Reason.com has a spoof video of Chrysler’s “Halftime in America” Super Bowl ad. The narrator, in a raspy Clint Eastwood impersonation, says: “People are out of work and they’re hurting. And they’re wondering where all their money went. Well, $12.5 billion of it went to Chrysler. In the form of a bailout. But it’s OK, because Chrysler is all-American. Though, technically, 58.5 percent of Chrysler is owned by an Italian corporation. And Chrysler manufactures many of its vehicles in Canada. And Mexico. But I guess that doesn’t make for a great commercial.”
Kansas Secretary of State Kris Kobach said that the anti-immigration law he crafted has increased Alabama’s reputation around the country. “There are many legislators in other states that are saying, you know, ‘They’ve really done something great,’” he told the public radio show “This American Life.” But an editorial by the Mobile, Ala., Press-Register complained that “such comments could only come from someone who has no real ties to Alabama but who wants to use the state as a guinea pig for his own personal gain.” The editorial said that the law “has embarrassed the governor, discouraged industry, scared legal immigrants and, according to a recent report, been a drag on the state economy it was supposed to help.”
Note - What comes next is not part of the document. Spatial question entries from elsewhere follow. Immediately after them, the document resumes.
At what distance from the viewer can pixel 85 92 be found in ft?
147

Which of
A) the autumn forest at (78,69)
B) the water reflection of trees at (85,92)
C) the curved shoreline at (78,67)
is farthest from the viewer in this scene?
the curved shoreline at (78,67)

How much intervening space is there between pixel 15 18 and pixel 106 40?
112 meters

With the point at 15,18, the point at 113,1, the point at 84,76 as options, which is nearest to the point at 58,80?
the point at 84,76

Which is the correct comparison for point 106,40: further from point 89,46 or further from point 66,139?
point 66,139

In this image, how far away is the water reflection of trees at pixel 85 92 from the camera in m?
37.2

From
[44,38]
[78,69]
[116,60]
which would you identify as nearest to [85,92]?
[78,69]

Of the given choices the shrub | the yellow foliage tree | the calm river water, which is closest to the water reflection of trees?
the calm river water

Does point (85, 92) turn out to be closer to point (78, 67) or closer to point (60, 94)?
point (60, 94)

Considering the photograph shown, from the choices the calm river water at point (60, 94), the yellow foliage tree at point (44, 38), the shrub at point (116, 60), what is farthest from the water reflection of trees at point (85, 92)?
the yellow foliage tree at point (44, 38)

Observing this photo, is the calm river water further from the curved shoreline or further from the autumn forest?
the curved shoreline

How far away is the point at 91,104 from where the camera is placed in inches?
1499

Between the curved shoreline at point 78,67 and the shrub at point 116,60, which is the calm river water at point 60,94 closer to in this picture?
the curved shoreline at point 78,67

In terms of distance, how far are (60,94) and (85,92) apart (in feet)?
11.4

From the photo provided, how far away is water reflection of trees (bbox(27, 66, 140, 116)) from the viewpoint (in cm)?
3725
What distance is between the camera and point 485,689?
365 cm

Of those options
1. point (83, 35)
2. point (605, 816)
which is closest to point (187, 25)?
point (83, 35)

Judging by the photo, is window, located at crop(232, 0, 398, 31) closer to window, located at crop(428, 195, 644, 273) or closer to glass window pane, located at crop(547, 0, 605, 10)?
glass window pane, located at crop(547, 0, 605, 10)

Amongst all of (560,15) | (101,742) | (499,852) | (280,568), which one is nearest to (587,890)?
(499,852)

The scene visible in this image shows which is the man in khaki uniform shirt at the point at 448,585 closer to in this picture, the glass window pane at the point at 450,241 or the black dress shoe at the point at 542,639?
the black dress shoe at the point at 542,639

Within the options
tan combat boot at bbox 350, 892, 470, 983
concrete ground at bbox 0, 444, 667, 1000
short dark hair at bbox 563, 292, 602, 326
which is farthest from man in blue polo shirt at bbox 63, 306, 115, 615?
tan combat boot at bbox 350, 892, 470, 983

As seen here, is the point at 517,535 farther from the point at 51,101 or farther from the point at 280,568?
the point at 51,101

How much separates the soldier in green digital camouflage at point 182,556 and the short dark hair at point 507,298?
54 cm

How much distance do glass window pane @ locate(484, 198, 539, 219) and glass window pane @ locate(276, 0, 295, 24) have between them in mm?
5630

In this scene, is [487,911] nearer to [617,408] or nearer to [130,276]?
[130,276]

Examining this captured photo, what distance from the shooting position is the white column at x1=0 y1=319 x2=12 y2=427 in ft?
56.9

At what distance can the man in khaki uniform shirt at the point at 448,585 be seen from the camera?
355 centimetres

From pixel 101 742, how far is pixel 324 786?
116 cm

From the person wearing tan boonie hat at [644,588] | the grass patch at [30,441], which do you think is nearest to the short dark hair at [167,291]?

Though he is OK with higher taxes on the wealthy, noting that the top capital-gains rate was 28 percent under President Reagan and “the economy did fine,” columnist Robert J. Samuelson argued that a “Buffett Tax,” named after billionaire Warren Buffett, wouldn’t make much of a dent in the federal deficit. “In September, the Congressional Budget Office estimated the 10-year deficit at $8.5 trillion,” Samuelson wrote. “The nonpartisan Tax Foundation estimates that a Buffett Tax might now raise $40 billion annually.” Though every bit helps, the debate is mostly a political distraction from the real work needed to create jobs and significantly reduce the deficit, Samuelson argued.